Bad Lieutenant: Port of Call New Orleans (2009)

In his schlocky paycheck movies, Nicolas Cage glowers and throws tantrums, as if trying to prove he really means it, man. He does the same thing in Bad Lieutenant: Port of Call New Orleans, Werner Herzog's loopy and improbably entertaining remake of the 1992 Abel Ferrara dark-side-of-everything cult classic. Except that Cage is now doing his operatic bug-eyed intensity thing because the role actually calls for it. As Terence McDonagh, a homicide cop who is always high on coke and heroin, Cage walks with a crooked slouch and a barely visible tilt of the head; he gives this rogue officer a touch of Igor. McDonagh whips himself into adrenalized states beyond doubt or fear, but he also uses his addictions to be a better cop. He's a crackhead undercover agent in hell.

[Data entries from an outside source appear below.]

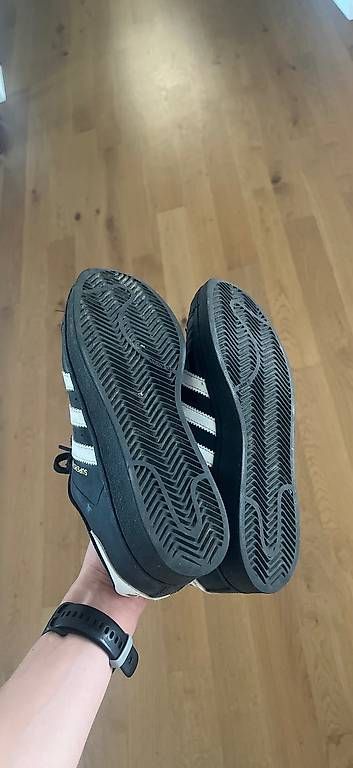 Damenschuhe: Adidas Gr. 38 2/3 – Gebraucht aus Liebefeld von sev_8dy8 1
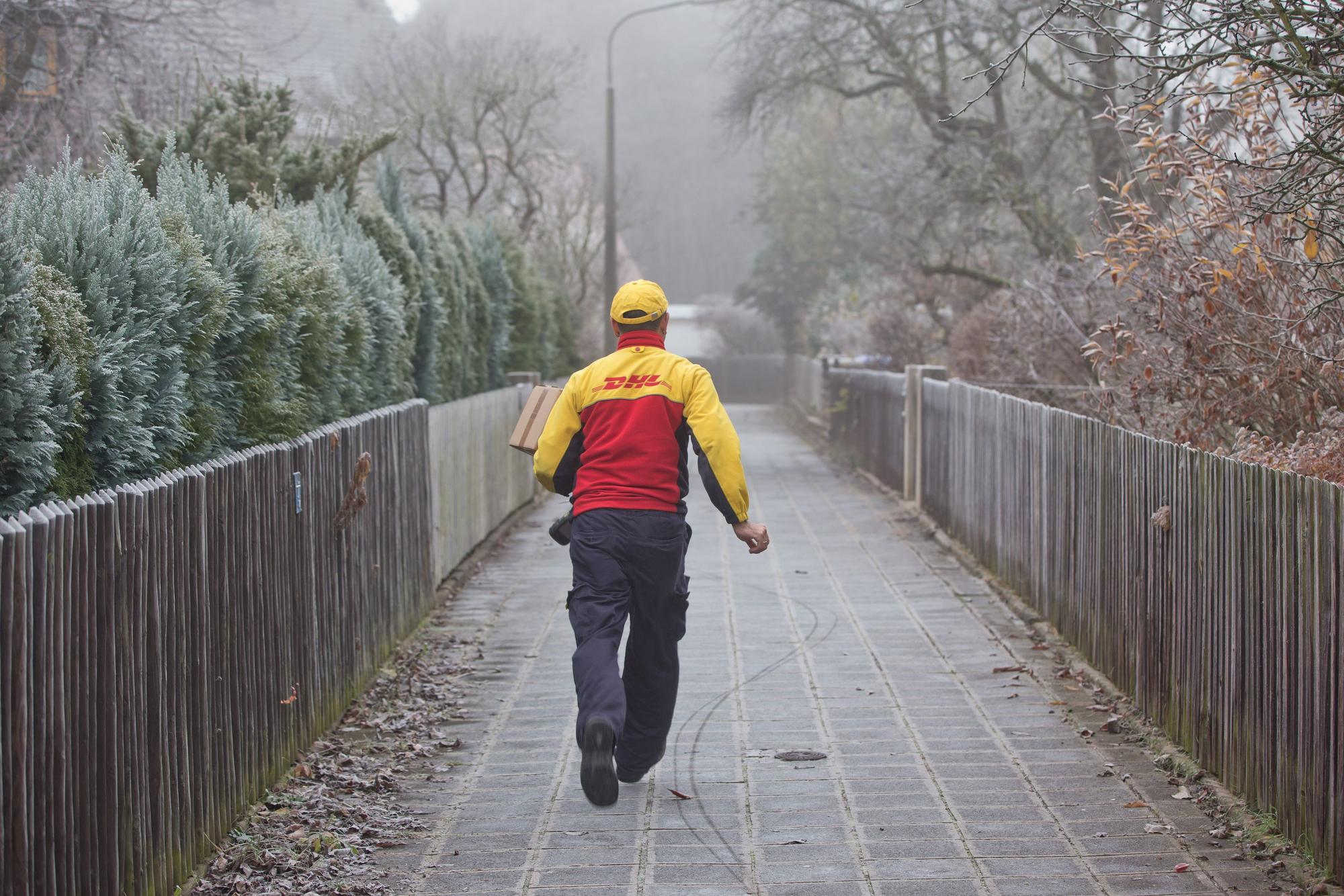 Ärger wegen einer Lieferung: Eine Kundin von DHL ist stinksauer. Schuld ist der Bote. (Symbolbild von 2014)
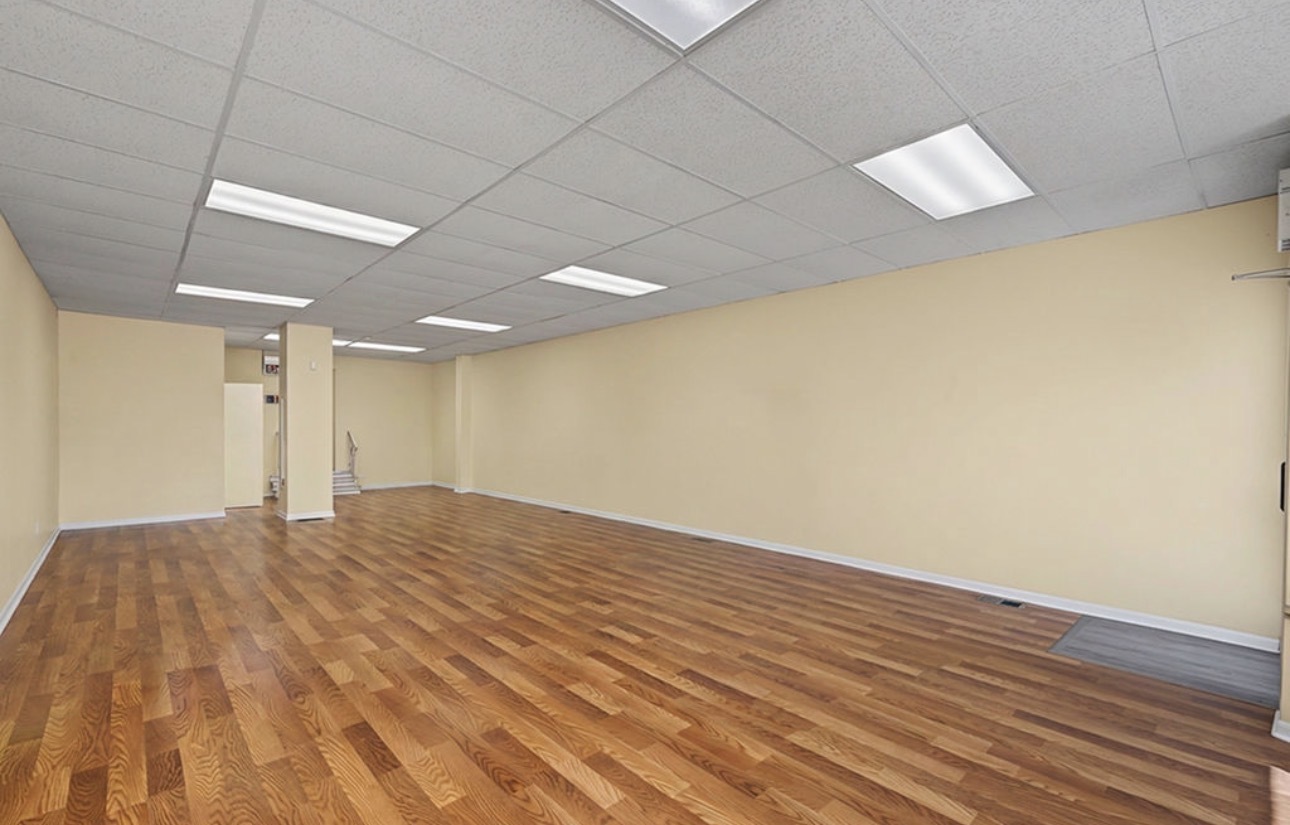 2017 N Western Avenue 1 Property Photo 5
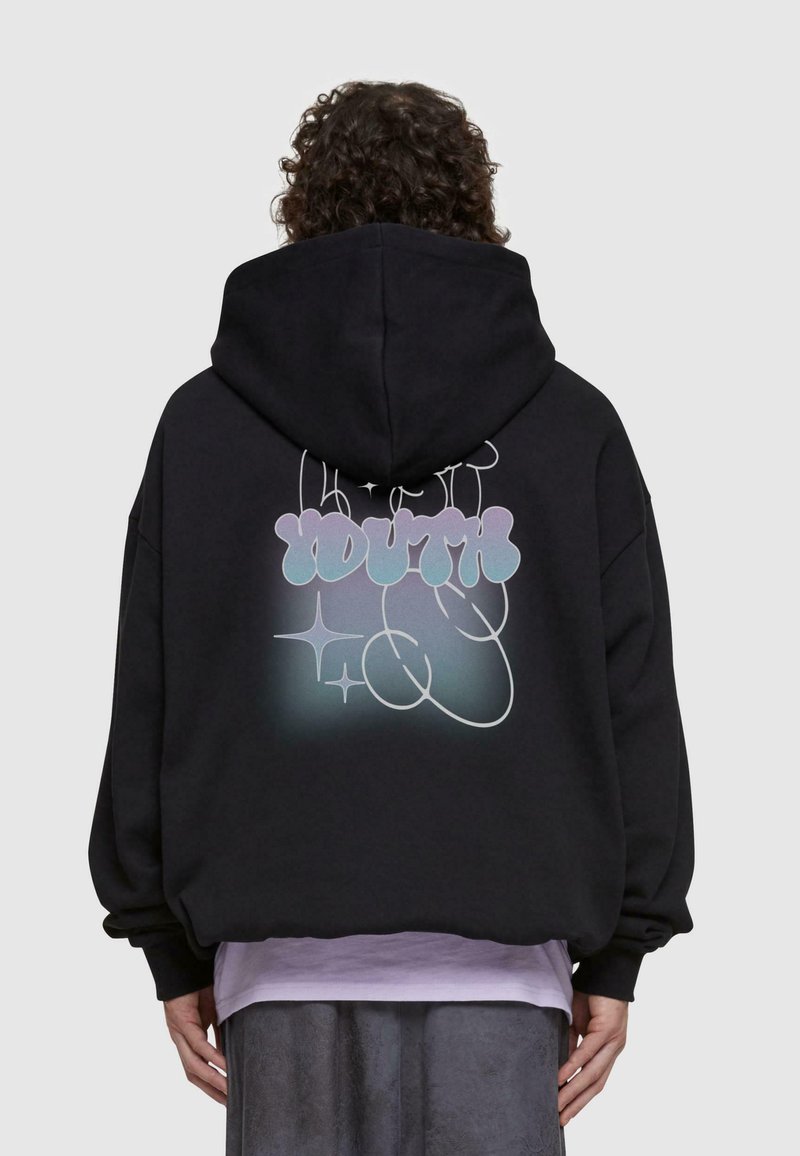 Felpa nera con cappuccio e una grande grafica pastello che riporta la scritta "YOUTH" sul retro, caratterizzata da contorni curvi e accenti a forma di stella. Vestibilità morbida e oversize.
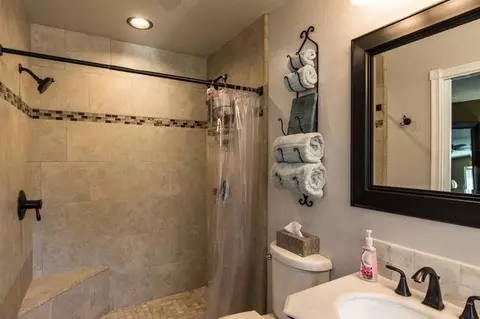574 Terrace, Redding, CA 96002 photo 29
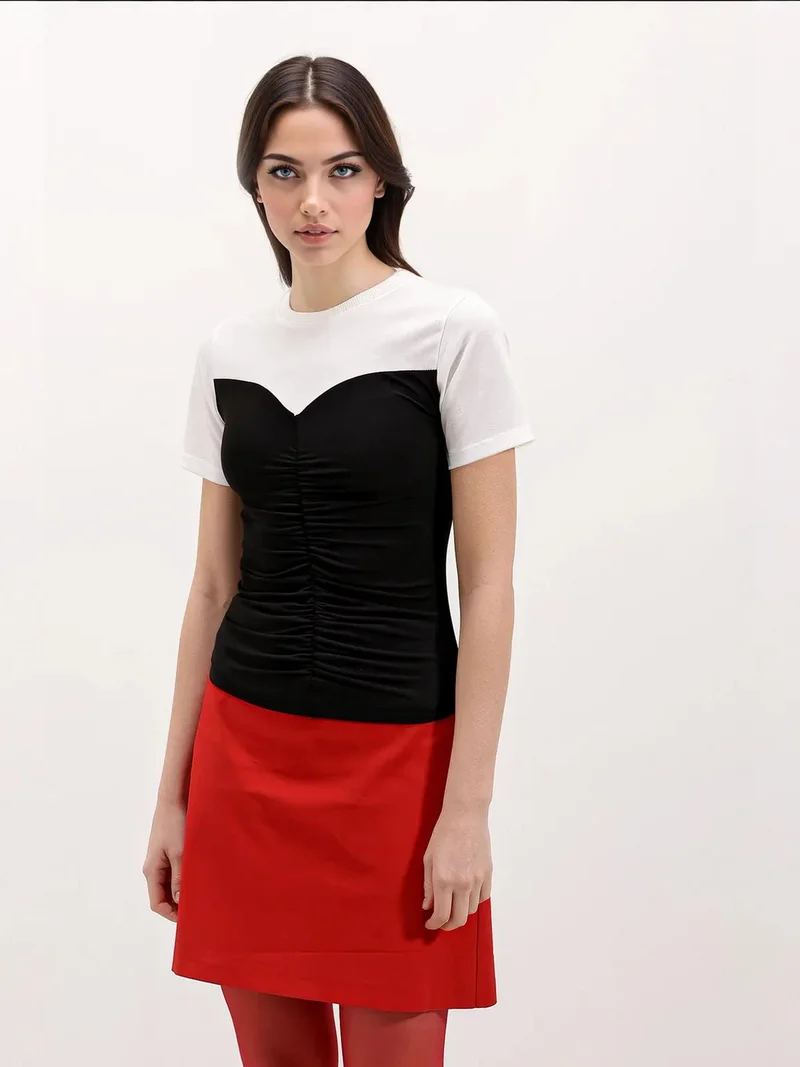 بيغ دارت تي شيرت بياقة دائرية وأكمام قصيرة من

Bad Lieutenant doesn't go where you expect, but it has a stubborn, trippy logic. Herzog stages the film as a modern noir, with McDonagh's investigation into a gang slaying entangled in his gambling habit, his attempts to keep his hooker girlfriend (Eva Mendes) happy and high, and other troubles. The film even has iguanas — real live scaly ones, shot in acid-head close-up, which doesn't sound like much until you realize that the only one who can see them is McDonagh. They're a vision of evil, of the way that addiction drags you down into the serpent world. Bad Lieutenant makes that a scarily arresting place to be.